==== Texte fourni
France-Québec - Encore Sarkozy

Sarko décore Charest - février 2009

Le premier ministre Jean Charest était fier de recevoir ce lundi des mains du président de la France la légion d'honneur avec le grade de commandeur. Pour se la mériter, il a cependant dû souffrir la diatribe à laquelle s'est livré à cette occasion Nicolas Sarkozy à l'endroit des souverainistes québécois. Une diatribe au ton et au propos révélateurs de l'opinion qu'il a des Québécois.
Cette sortie du chef de l'État français, apparemment improvisée, était dans les faits bien préparée. Il voulait revenir sur cette déclaration de Québec l'été dernier faite tout à trac à l'effet que le monde n'a surtout pas besoin aujourd'hui «d'une division supplémentaire». Tous avaient compris qu'il parlait de l'indépendance du Québec, sauf les membres de la délégation l'accompagnant aux fêtes du 400e anniversaire de la fondation de Québec qui avaient tenté d'atténuer diplomatiquement le propos, voire de dire qu'il n'avait pas dit ce qu'il avait dit.
Ce qu'il avait dit, il l'avait bien dit, et lundi il a voulu le répéter avec encore plus de clarté. Il n'a pas nommé les souverainistes, mais c'est à eux qu'une autre fois il s'adressait en condamnant la division, la détestation, le sectarisme et l'enfermement sur soi-même, par opposition à l'ouverture et à la tolérance. Plus encore, il a ajouté pour être bien entendu que «si notre identité est forte, on n'a pas besoin d'être imbécile. On n'a pas besoin d'être agressif».
========
==== Données disponibles
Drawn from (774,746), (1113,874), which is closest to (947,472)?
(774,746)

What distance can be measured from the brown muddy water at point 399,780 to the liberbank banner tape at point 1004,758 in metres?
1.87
========
=== Problème à résoudre ===
Extrayez intégralement l'article sur la remise de la Légion d'honneur à Jean Charest par Nicolas Sarkozy, sans la moindre modification.

=== Solution proposée ===
France-Québec - Encore Sarkozy

Sarko décore Charest - février 2009

Le premier ministre Jean Charest était fier de recevoir ce lundi des mains du président de la France la légion d'honneur avec le grade de commandeur. Pour se la mériter, il a cependant dû souffrir la diatribe à laquelle s'est livré à cette occasion Nicolas Sarkozy à l'endroit des souverainistes québécois. Une diatribe au ton et au propos révélateurs de l'opinion qu'il a des Québécois.
Cette sortie du chef de l'État français, apparemment improvisée, était dans les faits bien préparée. Il voulait revenir sur cette déclaration de Québec l'été dernier faite tout à trac à l'effet que le monde n'a surtout pas besoin aujourd'hui «d'une division supplémentaire». Tous avaient compris qu'il parlait de l'indépendance du Québec, sauf les membres de la délégation l'accompagnant aux fêtes du 400e anniversaire de la fondation de Québec qui avaient tenté d'atténuer diplomatiquement le propos, voire de dire qu'il n'avait pas dit ce qu'il avait dit.
Ce qu'il avait dit, il l'avait bien dit, et lundi il a voulu le répéter avec encore plus de clarté. Il n'a pas nommé les souverainistes, mais c'est à eux qu'une autre fois il s'adressait en condamnant la division, la détestation, le sectarisme et l'enfermement sur soi-même, par opposition à l'ouverture et à la tolérance. Plus encore, il a ajouté pour être bien entendu que «si notre identité est forte, on n'a pas besoin d'être imbécile. On n'a pas besoin d'être agressif».